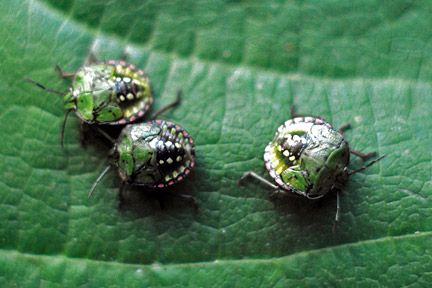 baby Green shield bugs/RHS Gardening
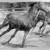 Horses, 2009 (36x48)_H3H0836 thumbnail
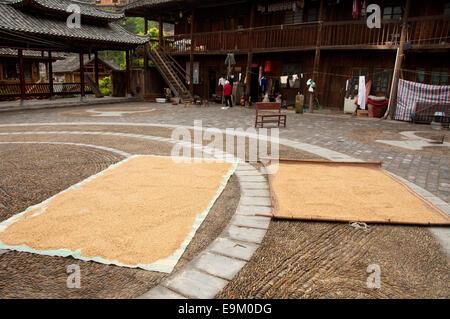 Rice drying in a square, Xijiang Miao Village, Guizhou Province, China - Stock Photo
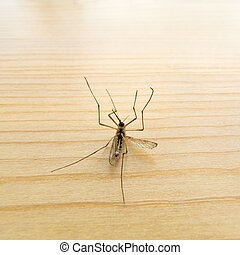Dead Mosquito on wooden board - Big dead mosquito laying on...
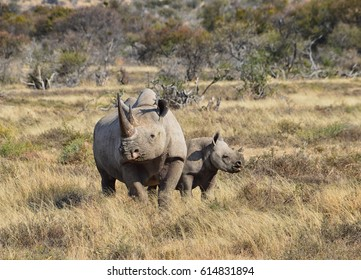 A Black Rhino mother and her 6 month old calf in Southern African savanna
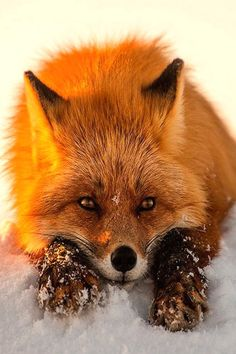 As red as fire, With a fuzzy tale. He likes long walks. It is … A FOX.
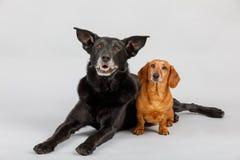 Korsninghund och tax, bästa vän Royaltyfri Fotografi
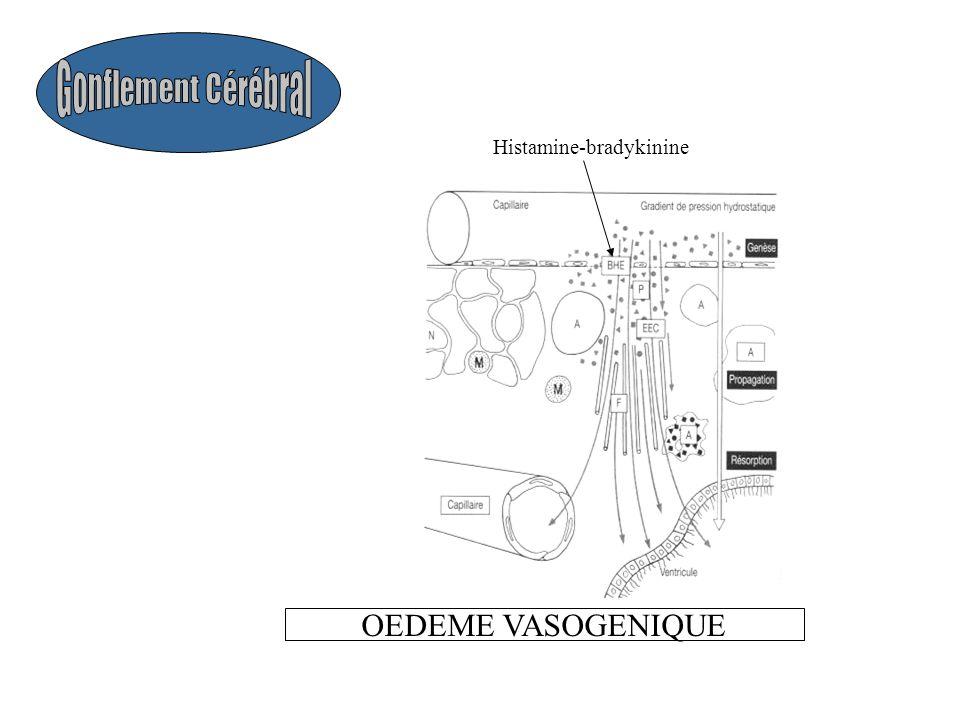 Histamine-bradykinine OEDEME VASOGENIQUE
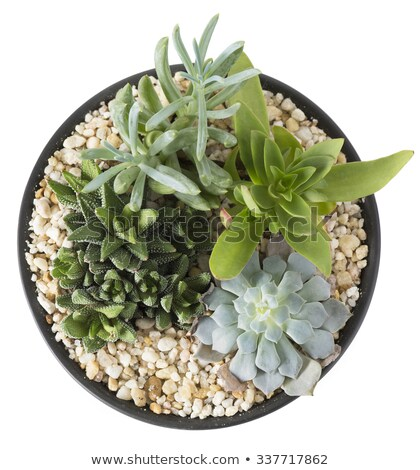 工場 庭園 表示 ジューシーな 植物 ストックフォト © icemanj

- [EXERCISE GOAL] Keep the pictures out of your copy. Copy only the lines from the line that holds "Histamine-bradykinine OEDEME VASOGENIQUE" through the last line of the listing above, both included.

- [TASK SOLUTION]
 Histamine-bradykinine OEDEME VASOGENIQUE
 工場 庭園 表示 ジューシーな 植物 ストックフォト © icemanj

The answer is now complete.